━━━━━ Excerpted passage ━━━━━
Facebook and Instagram display personalized advertisements based on your actions and preferences, similar to other websites you visit. This has become an integral part of our lives. However, have you ever considered the power of the technologies that enable ad targeting and the legal requirements behind them?
If you are planning to start your own AdTech business, even if it is just a small component on your website with one integration with an ad network, it is crucial to ensure that you do not violate the privacy legislation when processing user data.
Today, we will discuss the top 5 privacy issues in the AdTech industry that, if ignored, can lead to significant fines. But first, let’s provide some context.
In the past decade, advertisers have shifted their focus to mobile marketing strategies, as mobile devices have become the primary platform for content consumption. This shift has led to the popularization of features specific to mobile devices, such as location-based targeting and in-app and in-game advertising. Advertising based on user data has become the new normal, allowing for personalized campaigns that match consumers’ interests and preferences. As a result, despite numerous discussions about privacy violations, consumers now expect personalized advertising content.
Advertisers have responded to these expectations by developing technologies to deliver personalized advertising. They use machine learning and artificial intelligence algorithms to analyze large amounts of data and optimize ad placement. Dynamic advertising content, real-time bidding (RTB), a complex mechanism of simultaneous interaction between different players (Publishers, SSPs, DSPs, DMPs, CMPs, etc.), and programmatic advertising allow them to reach the best target audience and increase brand awareness.
However, the personalized advertising ecosystem relies heavily on the personal data of users, raising questions about data protection and privacy requirements. So, what should businesses take into account to comply with data protection requirements?
━━━━━ Dataset entries ━━━━━
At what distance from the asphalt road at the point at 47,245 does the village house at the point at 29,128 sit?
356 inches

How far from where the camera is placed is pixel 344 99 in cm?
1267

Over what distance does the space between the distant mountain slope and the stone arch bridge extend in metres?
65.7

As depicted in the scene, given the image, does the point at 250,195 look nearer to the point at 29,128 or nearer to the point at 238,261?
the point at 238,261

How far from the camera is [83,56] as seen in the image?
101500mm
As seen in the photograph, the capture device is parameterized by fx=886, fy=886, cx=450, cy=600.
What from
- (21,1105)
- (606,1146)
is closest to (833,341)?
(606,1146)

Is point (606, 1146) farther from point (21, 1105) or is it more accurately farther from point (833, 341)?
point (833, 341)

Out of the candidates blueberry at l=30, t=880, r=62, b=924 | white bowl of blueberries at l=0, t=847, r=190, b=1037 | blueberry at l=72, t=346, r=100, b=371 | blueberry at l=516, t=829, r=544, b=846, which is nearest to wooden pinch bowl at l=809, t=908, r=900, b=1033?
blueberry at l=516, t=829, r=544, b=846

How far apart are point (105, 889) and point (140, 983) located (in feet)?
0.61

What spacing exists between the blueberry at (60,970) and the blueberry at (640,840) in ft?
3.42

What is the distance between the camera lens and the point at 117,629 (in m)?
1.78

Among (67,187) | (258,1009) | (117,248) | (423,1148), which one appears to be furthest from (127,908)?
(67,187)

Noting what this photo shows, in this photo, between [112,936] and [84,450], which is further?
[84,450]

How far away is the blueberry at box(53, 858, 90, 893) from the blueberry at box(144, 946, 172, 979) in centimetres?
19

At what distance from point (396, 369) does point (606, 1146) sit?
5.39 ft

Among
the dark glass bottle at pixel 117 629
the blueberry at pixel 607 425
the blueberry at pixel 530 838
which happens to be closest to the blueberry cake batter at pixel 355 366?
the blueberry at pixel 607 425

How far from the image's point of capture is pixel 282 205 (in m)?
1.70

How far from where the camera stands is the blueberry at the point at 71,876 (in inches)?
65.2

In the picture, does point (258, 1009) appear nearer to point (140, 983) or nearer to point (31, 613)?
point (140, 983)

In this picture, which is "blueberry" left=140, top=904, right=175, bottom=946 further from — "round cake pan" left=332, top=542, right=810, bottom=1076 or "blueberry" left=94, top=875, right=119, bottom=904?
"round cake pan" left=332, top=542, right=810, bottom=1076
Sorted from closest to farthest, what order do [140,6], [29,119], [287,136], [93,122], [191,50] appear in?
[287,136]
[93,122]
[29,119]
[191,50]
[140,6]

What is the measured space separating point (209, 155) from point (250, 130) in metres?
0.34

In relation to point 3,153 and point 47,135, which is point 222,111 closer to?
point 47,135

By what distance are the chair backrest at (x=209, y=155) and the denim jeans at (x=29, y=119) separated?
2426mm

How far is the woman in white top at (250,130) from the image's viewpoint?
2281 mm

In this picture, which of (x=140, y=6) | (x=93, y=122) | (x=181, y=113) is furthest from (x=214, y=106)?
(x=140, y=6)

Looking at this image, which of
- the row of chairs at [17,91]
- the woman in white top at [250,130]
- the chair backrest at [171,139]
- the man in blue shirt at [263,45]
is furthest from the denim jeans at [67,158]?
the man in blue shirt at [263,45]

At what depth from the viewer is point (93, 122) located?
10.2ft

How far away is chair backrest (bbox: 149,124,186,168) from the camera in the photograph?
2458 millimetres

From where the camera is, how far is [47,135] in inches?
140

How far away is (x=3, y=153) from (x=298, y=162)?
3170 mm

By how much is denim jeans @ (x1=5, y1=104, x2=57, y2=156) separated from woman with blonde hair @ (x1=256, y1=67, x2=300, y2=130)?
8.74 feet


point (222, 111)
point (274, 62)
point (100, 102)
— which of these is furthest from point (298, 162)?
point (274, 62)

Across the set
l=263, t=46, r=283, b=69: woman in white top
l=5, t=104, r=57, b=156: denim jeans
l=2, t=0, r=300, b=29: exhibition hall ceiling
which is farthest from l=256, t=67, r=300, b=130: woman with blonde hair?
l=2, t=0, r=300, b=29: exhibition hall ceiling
━━━━━
### [To-do list]
A - In the article on AdTech privacy, what do advertisers use to analyze large amounts of data and optimize ad placement?
B - Repeat the part of the AdTech privacy article starting at "Facebook and Instagram" and ending at "requirements behind them?".
C - Write the next part of the article on privacy issues in AdTech, picking up after its final sentence.

### [Task-by-task outputs]
A - Machine learning and artificial intelligence algorithms.

B -
Facebook and Instagram display personalized advertisements based on your actions and preferences, similar to other websites you visit. This has become an integral part of our lives. However, have you ever considered the power of the technologies that enable ad targeting and the legal requirements behind them?

C -
Legal basis for processing personal data
In order for users to see personalized ads on mobile applications or websites, real-time bidding (RTB) advertising auctions are conducted. Special platforms process bid requests on behalf of websites or mobile applications that place ads, which contain personal data about the user to whom the ad will be shown.
The information collected for this purpose is extensive and includes: mobile device data such as brand, model, operating system version, and device language; IP address; user ID based on cookies; mobile device, user agent, etc.; information about the website being visited and its subject matter; geographic location and time zone; other user data, including mouse movement style and other behavior on the website, time spent viewing individual pages, etc.
In simple terms, when you request to take part in advertising auctions, the information you provide contains enough details to identify you as an individual. As a result, this falls under the General Data Protection Regulation (GDPR) and the ePrivacy Directive. Therefore, users must give their consent to allow their personal data to be used for advertising purposes, and this consent needs to be explicit, especially when dealing with sensitive data.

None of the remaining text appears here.